The Fed’s key interest rate now stands at 1 percent, a level seen only once before in the last half-century. To help lift the country out of a recession that started in December of last year, many economists predict Bernanke and his colleagues will drop the rate again at their next meeting on Dec. 15-16.
Bernanke spoke just hours after the National Bureau of Economic Research announced that the U.S. economy has been in a recession since December 2007.
He didn’t mention the NBER’s finding in his speech to business leaders in Austin, Texas, nor in answering questions afterward. However, Bernanke warned that the economy likely will remain stuck in a slump.
“Even if the functioning of financial markets continues to improve, economic conditions will probably remain weak for a time,” he said.
In his speech, Bernanke noted that the bracing impact of the Fed’s aggressive rate reductions has been somewhat stymied by the worst credit and financial crises to hit the world economy since the 1930s. Despite lower borrowing costs ordered by the Fed, skittish banks have been reluctant to lend money to people and businesses, a vicious cycle that has seriously hobbled the U.S. economy.
“Although further reductions ... are certainly feasible, at this point the scope for using conventional interest rate policies to support the economy is obviously limited,” Bernanke said in the speech. The Fed can lower its key rate only so far — to zero — and it’s getting ever closer to that threshold.
Bernanke said there are other ways that the Fed might bolster economic activity.
The Fed, for instance, could buy longer-term Treasury or agency securities on the open market in substantial quantities, he said. This might lower rates on these securities, “thus helping to spur aggregate demand,” Bernanke said.

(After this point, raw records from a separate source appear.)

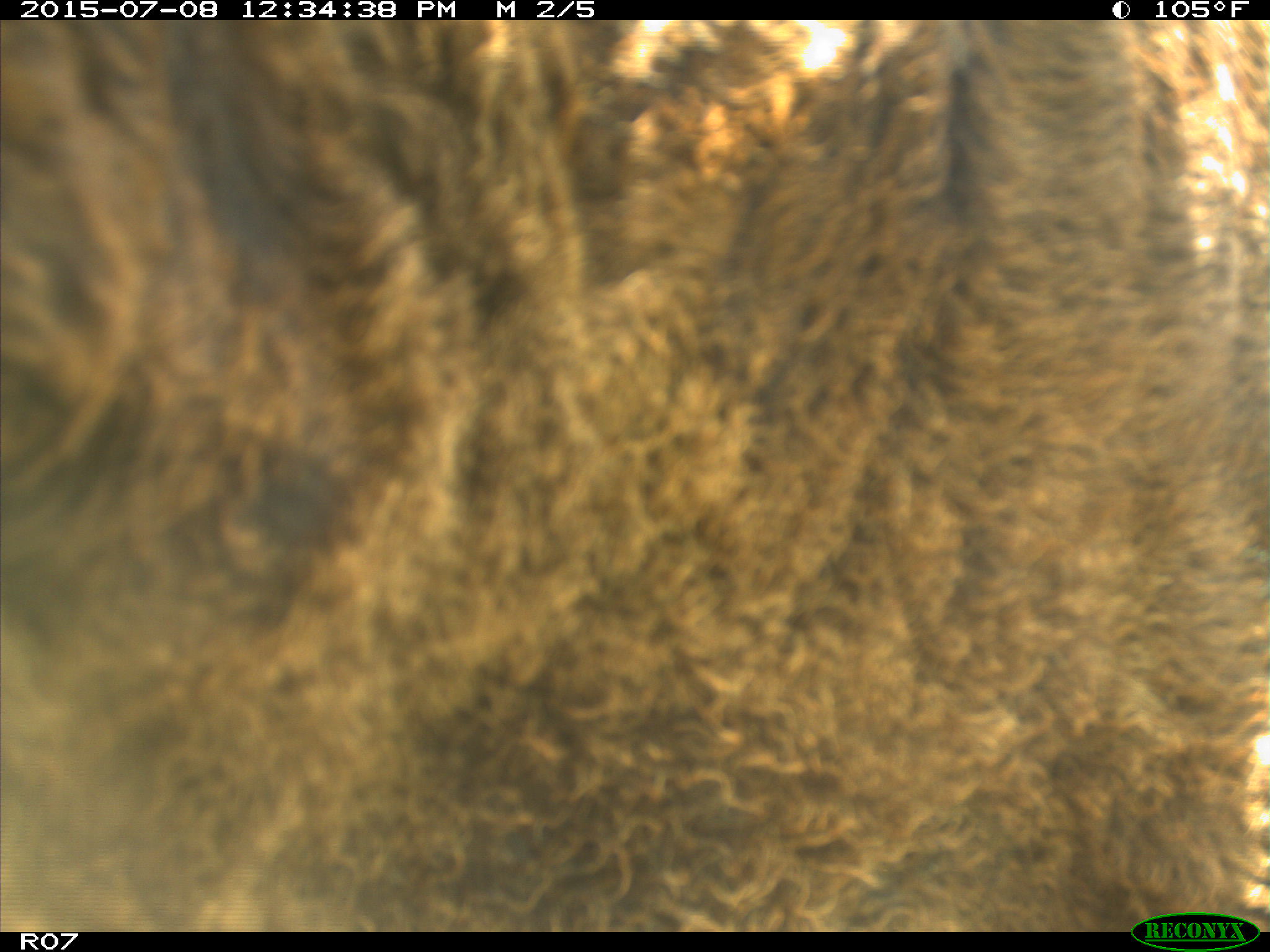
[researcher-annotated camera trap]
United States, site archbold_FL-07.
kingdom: Animalia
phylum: Chordata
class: Mammalia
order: Artiodactyla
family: Bovidae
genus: Bos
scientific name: Bos taurus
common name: domestic cow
Bos taurus (domestic cow).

Given the limits to how low the Fed can go in reducing interest rates, the central bank over the past year has resorted to a flurry of other radical — and often unprecedented actions — with the hope of busting through credit jams and getting financial markets operating more normally.

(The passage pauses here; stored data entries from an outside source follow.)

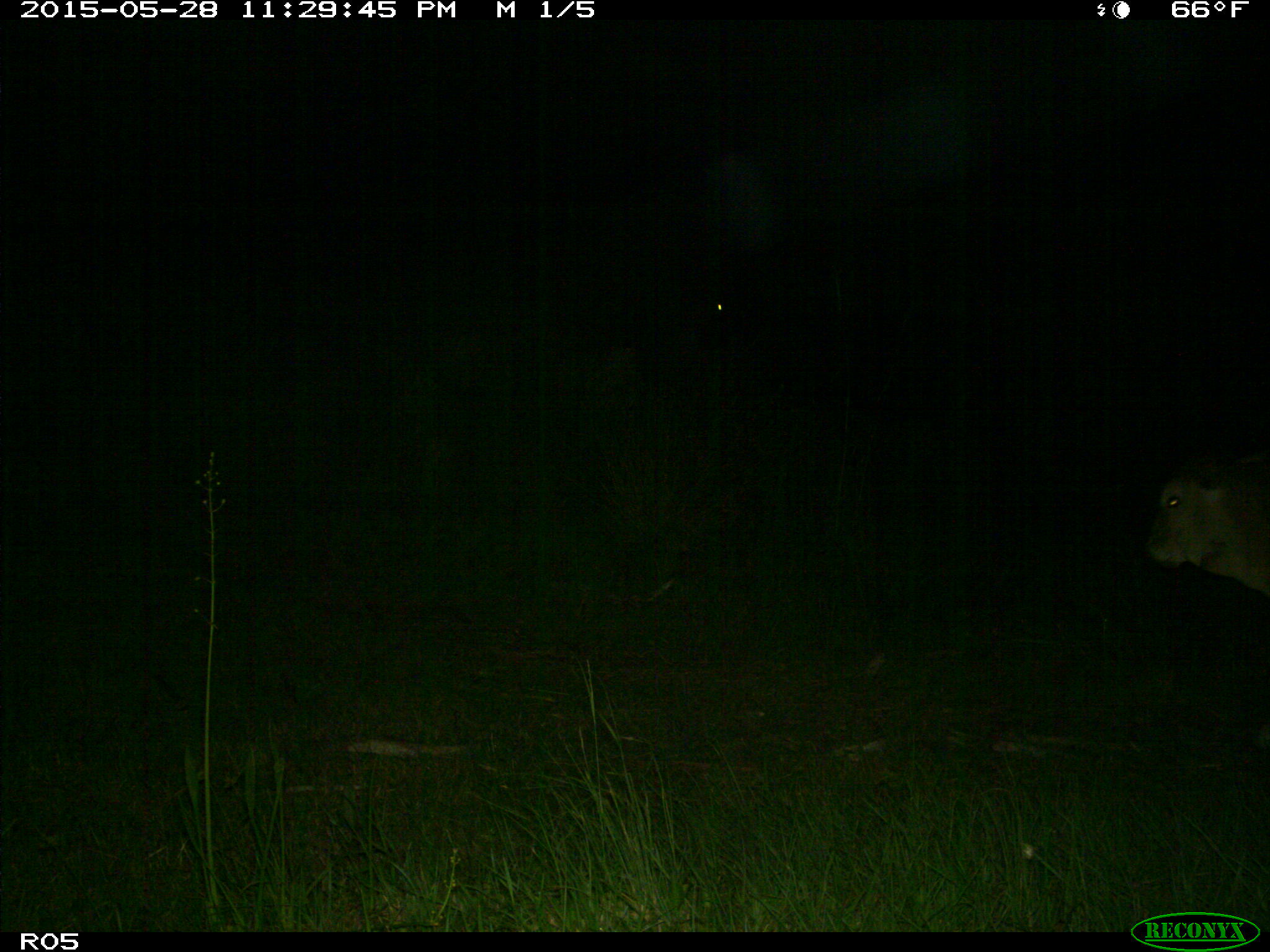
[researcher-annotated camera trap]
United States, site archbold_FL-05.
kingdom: Animalia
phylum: Chordata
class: Mammalia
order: Artiodactyla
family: Bovidae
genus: Bos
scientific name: Bos taurus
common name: domestic cow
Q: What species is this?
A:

It has ramped up cash and other types of loans to financial institutions, started buying mounds of short-term debt that companies rely on for day-to-day operations like paying salaries and buying supplies, and expanded its emergency lending program to investment firms.

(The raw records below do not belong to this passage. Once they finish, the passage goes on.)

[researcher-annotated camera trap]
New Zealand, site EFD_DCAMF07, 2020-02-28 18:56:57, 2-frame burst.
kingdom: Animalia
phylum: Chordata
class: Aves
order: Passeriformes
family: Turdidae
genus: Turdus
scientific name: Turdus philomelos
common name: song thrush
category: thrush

Just last week the Fed announced two new programs aimed at increasing the availability and lowering the costs of credit card loans, auto loans, student loans and home mortgages.
The Fed last week said it would purchase $200 billion in securities backed by different types of consumer debt. That market essentially froze in October, making such loans harder to obtain while carrying higher interest rates.
The Fed also said it would spend $500 billion to purchase mortgage-backed securities guaranteed by mortgage giants Fannie Mae and Freddie Mac, and another $100 billion to directly purchase mortgages held by Fannie, Freddie and the Federal Home Loan Banks.
Bernanke said the Fed will continue to look for innovative ways to break through the credit logjams.
“We at the Federal Reserve and our colleagues at other federal agencies will carefully monitor the conditions of all key financial institutions and stand ready to act as needed to preserve their viability in this difficult financial environment,” Bernanke said.
The NBER — a private, nonprofit research organization — said its group of academic economists who determine business cycles met on Friday and decided that the country tipped into recession in December 2007. The economy contracted in the final quarter of last year.
The economy jolted into reverse again in the summer. Many economists predict it is still shrinking now and will continue to do so through the first quarter of next year.
Consumers — major shapers of national economic activity — likely will keep cutting back on their spending, he said Consumers have been reeling from job losses, hard-to-get credit and hits to their wealth from sinking home values and tanking portfolio investments.
In October, the unemployment rate zoomed to 6.5 percent, a 14-year high. So far this year, 1.2 million positions have disappeared. The jobless rate is likely to climb to 8 percent or higher next year.
A student of the Great Depression, Bernanke said the current period of economic woe bears “no comparison in terms of severity” to the 1930s.